Cameroon: Homeless trans woman illustrates what U.S. cutbacks have done

Yas needs shelter and health care, but Cameroon lacks resources to help

Homeless transgender woman Yas
Homeless transgender woman Yas

COMMENTARY

In Douala, Yas, a 37-year-old trans woman, lives in extreme poverty and constant danger. Rejected by her family and a victim of repeated violence, she is now homeless, without healthcare and without protection. Her situation illustrates the dramatic vulnerability of trans people in Cameroon, deprived of refuge and support.

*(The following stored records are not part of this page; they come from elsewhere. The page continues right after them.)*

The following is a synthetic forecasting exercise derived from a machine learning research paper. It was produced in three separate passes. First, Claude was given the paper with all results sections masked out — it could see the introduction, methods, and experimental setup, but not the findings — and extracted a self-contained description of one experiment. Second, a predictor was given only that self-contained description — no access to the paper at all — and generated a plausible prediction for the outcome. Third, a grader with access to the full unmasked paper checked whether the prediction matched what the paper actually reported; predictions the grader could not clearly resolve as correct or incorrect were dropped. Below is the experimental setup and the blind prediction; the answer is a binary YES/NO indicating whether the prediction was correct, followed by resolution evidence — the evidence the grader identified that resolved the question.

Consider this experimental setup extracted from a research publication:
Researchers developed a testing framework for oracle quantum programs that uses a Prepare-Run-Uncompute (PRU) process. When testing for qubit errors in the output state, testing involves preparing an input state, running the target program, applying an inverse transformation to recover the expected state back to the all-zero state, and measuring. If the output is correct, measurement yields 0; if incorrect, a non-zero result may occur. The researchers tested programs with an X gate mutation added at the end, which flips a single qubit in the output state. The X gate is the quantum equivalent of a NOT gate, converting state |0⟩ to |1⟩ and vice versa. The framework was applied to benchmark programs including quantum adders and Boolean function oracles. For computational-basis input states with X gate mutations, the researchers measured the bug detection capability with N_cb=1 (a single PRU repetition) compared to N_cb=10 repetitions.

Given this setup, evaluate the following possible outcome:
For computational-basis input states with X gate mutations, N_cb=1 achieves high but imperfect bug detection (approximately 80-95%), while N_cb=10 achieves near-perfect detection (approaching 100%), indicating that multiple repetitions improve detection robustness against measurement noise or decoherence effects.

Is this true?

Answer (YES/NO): NO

Disappearance of shelters, worsening vulnerabilities

In the past, a few shelters accepted LGBTI people, providing them a minimal level of  safety. But since the United States suspended Pepfar funding, these spaces have disappeared.

Douala now has no shelters to accommodate victims of rejection and violence. Yas is emblematic of this neglect: For two months, she has been surviving in an abandoned hair salon, exposed to insecurity and stigmatization, in precarious conditions where she tries to keep fellow squatters unaware of her gender identity, .

Unanswered appeals

Despite appeals from the Global Fund through the non-profit organization JAPSSO, no solution has been found for Yas. Follow-up efforts by the non-profit SOS Solidarity Rights and Health similarly left Yas without safe accommodation or medical care.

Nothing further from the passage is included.